Walker further argued that the bill would hurt the territory’s real estate market by further complicating the foreclosure sale process. He said local landowners are already protected from predatory practices by the redemption law, which gives them six months after the loss of their land at auction to come up with the money to pay the judgment against them and reclaim their property.

He also argued that it was not the place of the government to tell citizens what they could or could not buy with their money.

“As an American, instinctively we recoil at things that are rationed,” he said. “You are limited by your dreams and your skills and you should be free to say ‘I want to be the West Indian Donald Trump. I want to own 100 houses.’ That’s fine, provided you do so legally and you play by the rules,” Walker said.

Dowe, Sanes, White and Richards voted to table the bill, with Sprauve voting in support of the measure. Hansen and Russell were absent for the vote.

The committee voted in favor of a measure that would allow private attorneys to sue on behalf of the Virgin Islands government in fraud cases and receive a share of the recovered sum, sending it to the floor for further consideration.

Frazier categorized the measure as a whistle blower law that would encourage individuals with knowledge of fraud being committed against the government to come forward. By allowing private attorneys to sue on the government’s behalf, it would also free the attorney general’s office from the burden of prosecuting every fraud case it was presented.

Frazier said this was a common law throughout the country and that it was an effective tool for fighting fraud.

The measure passed with little discussion. Dowe, Sanes, Sprauve, White, Richards and Russell voted in favor of the bill. Hansen was absent for the vote.

The committee ended the hearing by taking testimony from the Government Employees Retirement System on amendments to its governing legislation that would allow it to raise rates paid by employees and employers and to put money in a broader array of investments.

Austin Nibbs, GERS administrator, said the changes were absolutely necessary for the system to survive. He said GERS had been paying out more money than it was taking in for several years, and that this year they were on track to lose $124 million.

If nothing is done, he said, GERS would go bankrupt in 2022.

Amongst the proposed changes, GERS is seeking:
-to increase payments by regular employees to 9.5 percent of their salary in FY 2014, 10.5 percent in FY15 and 11.5 percent in FY16. Thereafter rates would be established by the board of trustees (currently rates are set by law and most changes require action by the Senate);
-to increase payments by employees in hazardous jobs to 11.625 percent of their salary in FY14, 12.625 percent in FY15 and 13.625 percent in FY16. Thereafter rates would be established by the board of trustees;
-to increase employer contributions to 20.5 percent of an employee’s compensation in FY14, 23.5 percent in FY15, 26.5 percent in FY16, 29.5 percent in FY17, 32.5 percent in FY18, 35.5 percent in FY19 and 38.5 percent in FY20. Thereafter the rates would be established by the board of trustees;
-to lower the minimum rating required for the system to invest in various securities from BBB to B;
-and to allow the system to invest up to 15 percent of the portfolio in below investment grade securities.

Sen. Hill spoke in favor of the measure, but cautioned GERS that they may be asking for too much.

“The suggestions you have in this amendment are the type of changes that the public is not going to like,” he said. “The changes you need and the system requires for its survival may have very little chance of passing in the Senate.”

No votes were taken on the measure at the hearing. Discussion on the matter will continue at the committee’s hearing on Oct. 22 at 2 p.m.

**Collected data**.

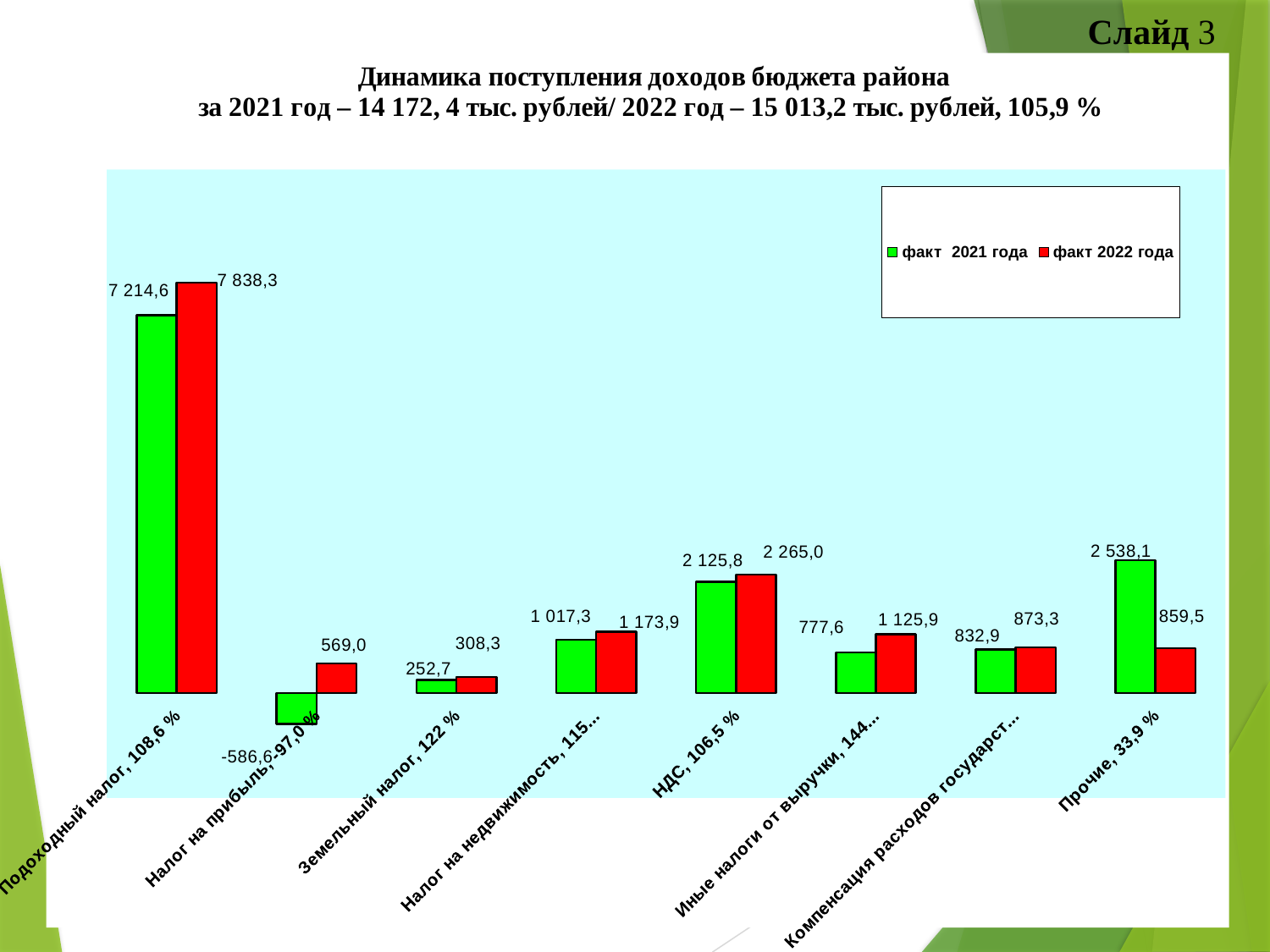
How many series does the legend list? 2 Which category has the highest факт 2022 года value? Подоходный налог What is the difference between the факт 2022 года and факт 2021 года values for Подоходный налог? 623,7 Which category has the lowest факт 2021 года value? Налог на прибыль What is the факт 2022 года value for НДС? 2 265,0 What is the difference between the факт 2021 года and факт 2022 года values for Прочие? 1 678,6 What is the факт 2021 года value for Подоходный налог? 7 214,6 What is the факт 2022 года value for Прочие? 859,5 What is the факт 2021 года value for Налог на прибыль? -586,6 How many categories are shown on the x axis of the chart? 8 Which category has the lowest факт 2022 года value? Земельный налог For Иные налоги от выручки, which is larger: the факт 2021 года value or the факт 2022 года value? факт 2022 года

**What this task involves**.
Please return the part of the committee hearing text starting with "Frazier said this" and going on through "bankrupt in 2022.", copied word for word.

**Result of the exercise**.
Frazier said this was a common law throughout the country and that it was an effective tool for fighting fraud.

The measure passed with little discussion. Dowe, Sanes, Sprauve, White, Richards and Russell voted in favor of the bill. Hansen was absent for the vote.

The committee ended the hearing by taking testimony from the Government Employees Retirement System on amendments to its governing legislation that would allow it to raise rates paid by employees and employers and to put money in a broader array of investments.

Austin Nibbs, GERS administrator, said the changes were absolutely necessary for the system to survive. He said GERS had been paying out more money than it was taking in for several years, and that this year they were on track to lose $124 million.

If nothing is done, he said, GERS would go bankrupt in 2022.